As the school term gets going I've enjoyed catching up and hearing what every one's been doing during the summer holidays. It' seems 3 out of 4 people I talk to have been camping, enjoying the top of the South Island's beautiful sites; Golden Bay, Marlborough Sounds, Nelson/Tasman and the West Coast. I sort of envy the "idea" of camping but actually hate packing up, getting bitten, sunburned, and doing all the Mum stuff away from the conveniences of home. Also 3 years living in a house bus and hand washing nappies, I think has put me off entirely. Admittedly I'm becoming a bit of a Nana in my middle age. It sounds like my friends all enjoyed their adventures even the hiccups. Lucky for L and I we have a "village" to raise our children so they haven't missed out on adventures, they've been away with good friends and family. We must be doing something right cos they get invited to go back again and again.
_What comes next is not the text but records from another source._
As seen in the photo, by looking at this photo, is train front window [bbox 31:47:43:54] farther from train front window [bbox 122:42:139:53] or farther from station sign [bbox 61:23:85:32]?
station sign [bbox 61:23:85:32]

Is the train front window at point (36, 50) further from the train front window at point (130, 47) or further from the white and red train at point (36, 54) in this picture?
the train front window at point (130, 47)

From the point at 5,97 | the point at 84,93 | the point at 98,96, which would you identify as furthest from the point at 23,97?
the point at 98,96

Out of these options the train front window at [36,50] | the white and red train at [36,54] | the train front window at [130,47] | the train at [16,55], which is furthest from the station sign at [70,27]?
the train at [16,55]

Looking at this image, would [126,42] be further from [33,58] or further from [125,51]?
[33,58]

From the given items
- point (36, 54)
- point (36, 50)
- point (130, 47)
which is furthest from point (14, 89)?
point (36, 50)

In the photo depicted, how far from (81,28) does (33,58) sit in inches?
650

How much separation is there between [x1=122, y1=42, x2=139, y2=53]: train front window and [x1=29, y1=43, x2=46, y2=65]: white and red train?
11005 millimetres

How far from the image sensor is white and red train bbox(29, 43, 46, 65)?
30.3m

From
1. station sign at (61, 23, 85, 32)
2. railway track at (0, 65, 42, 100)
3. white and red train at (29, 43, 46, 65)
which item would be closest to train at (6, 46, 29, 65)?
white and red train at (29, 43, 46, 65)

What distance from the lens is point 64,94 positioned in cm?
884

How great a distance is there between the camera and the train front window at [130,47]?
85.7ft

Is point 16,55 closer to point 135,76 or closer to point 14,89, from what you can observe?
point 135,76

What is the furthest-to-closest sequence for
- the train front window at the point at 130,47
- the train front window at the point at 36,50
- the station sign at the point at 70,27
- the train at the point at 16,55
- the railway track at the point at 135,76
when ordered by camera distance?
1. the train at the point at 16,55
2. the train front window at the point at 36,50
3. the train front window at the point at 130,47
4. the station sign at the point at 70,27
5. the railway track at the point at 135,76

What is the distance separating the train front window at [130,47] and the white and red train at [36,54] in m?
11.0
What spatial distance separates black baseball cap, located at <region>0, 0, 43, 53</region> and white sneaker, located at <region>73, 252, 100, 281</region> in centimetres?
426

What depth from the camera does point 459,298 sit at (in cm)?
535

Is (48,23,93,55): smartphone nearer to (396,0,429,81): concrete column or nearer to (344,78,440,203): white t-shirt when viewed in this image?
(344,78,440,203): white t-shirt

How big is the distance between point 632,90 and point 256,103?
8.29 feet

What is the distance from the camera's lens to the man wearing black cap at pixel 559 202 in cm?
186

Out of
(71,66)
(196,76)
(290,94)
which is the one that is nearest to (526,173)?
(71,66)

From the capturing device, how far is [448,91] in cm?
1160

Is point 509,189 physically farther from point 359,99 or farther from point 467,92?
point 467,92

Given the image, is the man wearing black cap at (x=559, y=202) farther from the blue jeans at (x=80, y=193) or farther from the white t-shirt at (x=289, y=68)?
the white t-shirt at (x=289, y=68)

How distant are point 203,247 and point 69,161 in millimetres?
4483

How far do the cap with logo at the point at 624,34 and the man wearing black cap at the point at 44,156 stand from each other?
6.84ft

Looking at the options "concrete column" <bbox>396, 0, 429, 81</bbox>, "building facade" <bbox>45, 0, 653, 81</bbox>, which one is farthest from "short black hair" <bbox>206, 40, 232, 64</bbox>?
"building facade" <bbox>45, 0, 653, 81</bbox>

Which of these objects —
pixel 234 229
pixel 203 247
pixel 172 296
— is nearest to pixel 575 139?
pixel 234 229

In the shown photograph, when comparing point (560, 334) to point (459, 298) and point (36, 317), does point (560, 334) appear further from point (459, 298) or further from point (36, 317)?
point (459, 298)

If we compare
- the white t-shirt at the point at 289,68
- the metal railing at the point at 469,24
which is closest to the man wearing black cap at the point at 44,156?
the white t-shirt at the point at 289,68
Back here in the garden, locals and blog readers have asked about the cannelini beans. They have been a super crop here, the first lot I harvested early as I grew them in the glasshouse but it seems there was no need because the outdoor ones which I planted around the fence lines have produced beautifully with no extra water after they got established. The little bit of rain we got a few days ago wasn't even enough to wet the soil underneath the corn and pumpkins. So to answer about the cannelinis; I leave them to dry off on the vine then once picked leave them in their shells for several weeks longer to dry right out. I learnt this is the hard way after harvesting some dryish pea pods and shelling them straight away, popping them into a paper bag only to find some of them went mouldy. Plants going to seed all over the garden make it look pretty messy and disorganised but I reckon it's a sign of a good productive garden. Mine is looking pretty wild but I know where to find the tomatoes, spring onions, lettuce, pumpkins, melons and beans. The kumara are putting on alot of top growth so I'm hoping too that there is something going on beneath the soil. They say when you're planning your garden to check out what's growing well in other local gardens, so I have to share that the Nashi pear is my best productive tree aside from my citrus. It's laden with fruit, grows beautifully organically and is just about ready! Highly recommended.
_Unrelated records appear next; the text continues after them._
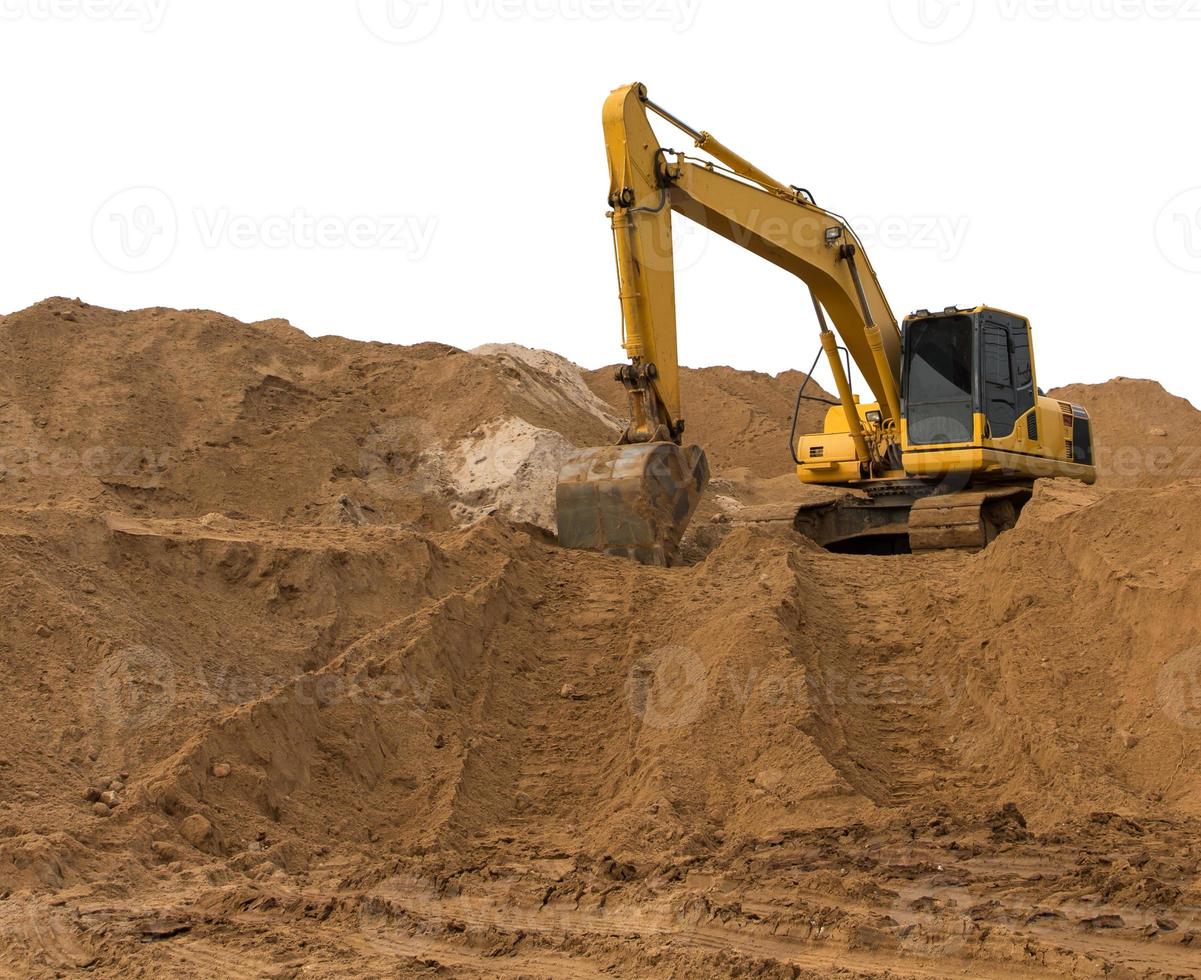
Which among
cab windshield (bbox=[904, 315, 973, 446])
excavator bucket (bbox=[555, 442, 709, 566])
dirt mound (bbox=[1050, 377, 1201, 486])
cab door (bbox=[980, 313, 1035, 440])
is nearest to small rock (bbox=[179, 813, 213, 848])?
excavator bucket (bbox=[555, 442, 709, 566])

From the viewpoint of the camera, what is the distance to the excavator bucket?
11.0 meters

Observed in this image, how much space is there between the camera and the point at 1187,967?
198 inches

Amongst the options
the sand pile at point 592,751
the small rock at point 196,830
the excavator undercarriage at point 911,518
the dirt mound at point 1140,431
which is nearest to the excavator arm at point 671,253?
the excavator undercarriage at point 911,518

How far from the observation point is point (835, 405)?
49.1 feet

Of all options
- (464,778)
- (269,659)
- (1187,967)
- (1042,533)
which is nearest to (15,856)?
(464,778)

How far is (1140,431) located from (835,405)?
12.4 metres

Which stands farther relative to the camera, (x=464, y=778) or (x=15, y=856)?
(x=464, y=778)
The glasshouse is producing really well though an aphid infestation will probably get the better of it soon. I'm watering, feeding and using pyrethrum to try and stay on top of it.
I haven't quite kept up with sowing all my own seed, recently I've sowed lettuces, leeks, brassicas, peas, coriander and parsley in my messy little nursery/shady spot. I've also bought extra brassicas from a good little plant stall in town.

The brassica's I've put in where the garlic came out. I've mulched them heavily and hope my little paper wasps can keep up with all the caterpillars. I sprinkled round a bit of blood and bone too as the soil was looking a bit depleted.Finally somewhere in the middle ground of this picture is a patch of horrible seedy paspalum grass overtaking the onions. I weeded it out twice but it got away on me over Christmas so my poor onions look like pickling onions! I must get onto pulling it all out before the seeds spread everywhere. "1 year seeding 7 years weeding" So that is how I'll spend New Zealand's national day "Waitangi Day" before I head over to the airport to see my bro.


Christy said...

You are just amazing in growing all those veges I'm in awe. I'm going to plant a few more things this year.

Enjoy your brother and his family visit.

Ruth said...

Thanks for the tip on cannelini beans!I'm moving this weekend so I don't have time to wait for them to dry on the vine... hopefully the next tenants will know what to do with them!